Setidaknya 10 negara bagian, termasuk California, Massachusetts, dan Oregon, telah mengesahkan aturan yang mewajibkan penjualan hanya untuk telur dari sistem bebas kandang. Dampaknya, peternakan dengan sistem ini lebih rentan terhadap gangguan pasokan ketika terjadi wabah, karena jumlah peternakan yang memenuhi standar lebih terbatas dibandingkan peternakan konvensional.
Dengan situasi ini, harga telur di AS berpotensi terus naik, memicu tekanan inflasi lebih lanjut dan mengubah telur dari kebutuhan pokok menjadi barang mewah bagi banyak rumah tangga. Sementara itu, kebijakan pemerintah dan respons industri akan menjadi faktor kunci dalam menentukan apakah harga telur bisa kembali stabil dalam waktu dekat atau justru semakin membebani konsumen dan dunia usaha.

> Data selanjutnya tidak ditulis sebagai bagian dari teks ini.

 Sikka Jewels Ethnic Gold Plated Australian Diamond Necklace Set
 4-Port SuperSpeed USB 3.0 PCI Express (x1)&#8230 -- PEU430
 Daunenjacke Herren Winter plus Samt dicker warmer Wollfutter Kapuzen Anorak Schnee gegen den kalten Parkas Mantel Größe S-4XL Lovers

Produksi Berkurang, Telur Jadi Kontributor Inflasi
Produksi telur di Amerika Serikat pada Desember 2024 totalnya mencapai 9,12 miliar, turun 3% dari 2023. Produksi ini termasuk 7,83 miliar table eggs (telur yang segar dan masih dalam cangkangnya) dan 1,29 miliar telur tetas, di mana 1,9 miliar adalah jenis broiler dan 95,9 juta adalah jenis telur untuk tetas.
Jumlah ayam petelur pada Desember rata-rata mencapai 373 juta, turun 3% dari 2023. Produksi telur per 100 ayam petelur pada Desember adalah 2.448 telur, 1% lebih rendah dibandingkan dengan Desember 2023.

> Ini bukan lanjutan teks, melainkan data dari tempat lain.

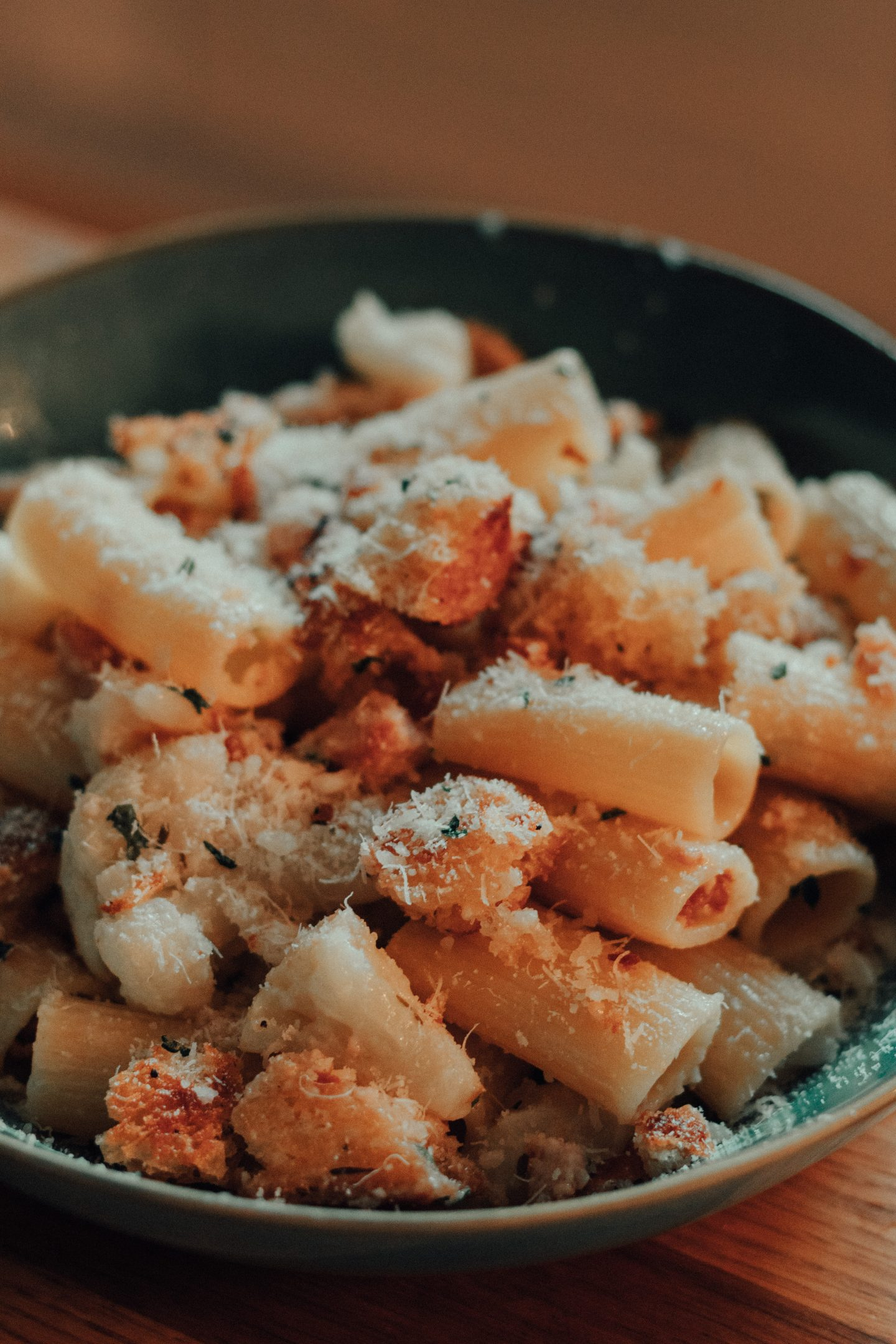 Sausage and Cauliflower Pasta Recipe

Jumlah ayam petelur pada 1 Januari 2025 mencapai 369 juta, turun 2% dari tahun lalu.
Tingkat bertelur per hari pada 1 Januari 2025 rata-rata 78,6 telur per 100 layam petelur, 1% lebih rendah dibandingkan dengan 1 Januari 2024.
Jumlah anak ayam jenis telur yang menetas pada Desember turun 1% sementara jumlah anak ayam jenis broiler yang menetas naik 3% dibandingkan dengan 2023.

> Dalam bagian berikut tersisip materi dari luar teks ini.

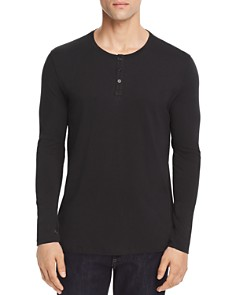 ATM Anthony Thomas Melillo Long Sleeve Henley - 100% Exclusive - Bloomingdale's_0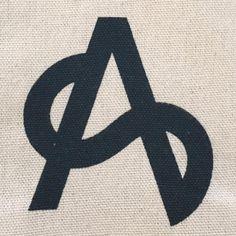 AS119 — design blog Wedding Logo Design, Wedding Logos, Marca Personal, Personal Logo, Initials Logo, Monogram Logo, Elegant Business Cards, Business Card Design, Typography Inspiration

Lonjakan harga telur menjadi salah satu pemicu inflasi. Laju inflasi AS secara mengejutkan mengalami lonjakan cukup tajam pada Januari 2025. Inflasi menembus 0,5% secara bulanan (month to month/mtm) atau yang tertinggi sejak Agustus 2023 atau hampir 1,5 tahun.
Inflasi juga melesat 3,0% secara tahunan (year on year/yoy) pada Januari 2025 atau tertinggi sejak Juni 2024. Sementara itu, inflasi inti tercatat 3,3% (yoy) pada Januari 2025 atau naik dibandingkan Desember 2024 yang tercatat 3,2%.
Inflasi jauh di atas ekspektasi yakni 0,3 (mtm) dan 2,9% (yoy).
Harga telur menjadi salah satu kontributor inflasi terbesar dengan kenaikan harga mencapai 15% (mtm) dan 55% (yoy) pada Januari 2025.